WASHINGTON (Reuters) -- U.S. President-elect Barack Obama will take a new approach toward Iran that will both emphasize respect for its people and spell out expectations for its leaders, he said in remarks broadcast on January 11.
"Iran is going to be one of our biggest challenges," Obama said in an interview with ABC's "This Week with George Stephanopoulos."
Obama said he was concerned about the Islamic republic's support of the Lebanese Shi'ite movement Hizballah and about Iran's nuclear enrichment, which he said could trigger a Middle East arms race.
In a shift from President George W. Bush's policies, Obama has said he would seek much broader engagement with Iran.
"We are going to have to take a new approach. And I've outlined my belief that engagement is the place to start," he said.

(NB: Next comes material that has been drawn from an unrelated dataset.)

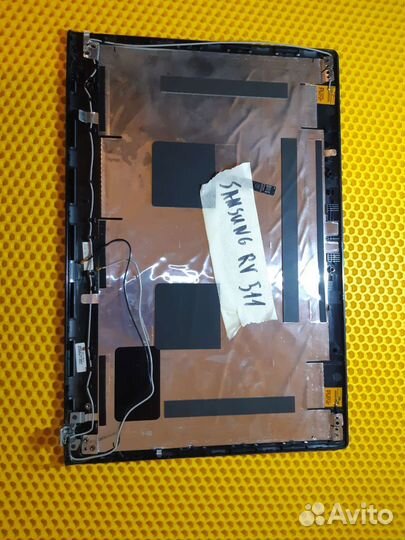 Samsung rv511 Крышка матрицы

Obama, who takes office as president on January 20, said that approach would include "sending a signal that we respect the aspirations of the Iranian people but that we also have certain expectations in terms of how an international actor behaves.
"We are in preparations for that. We anticipate that we're going to have to move swiftly in that area," Obama said.
Washington accuses Tehran of seeking a nuclear weapon but Tehran insists its nuclear program is for the peaceful purpose of generating electricity.
Obama has said he was prepared to offer Iran economic incentives to stop its nuclear program but he also has said sanctions could be toughened if it refused.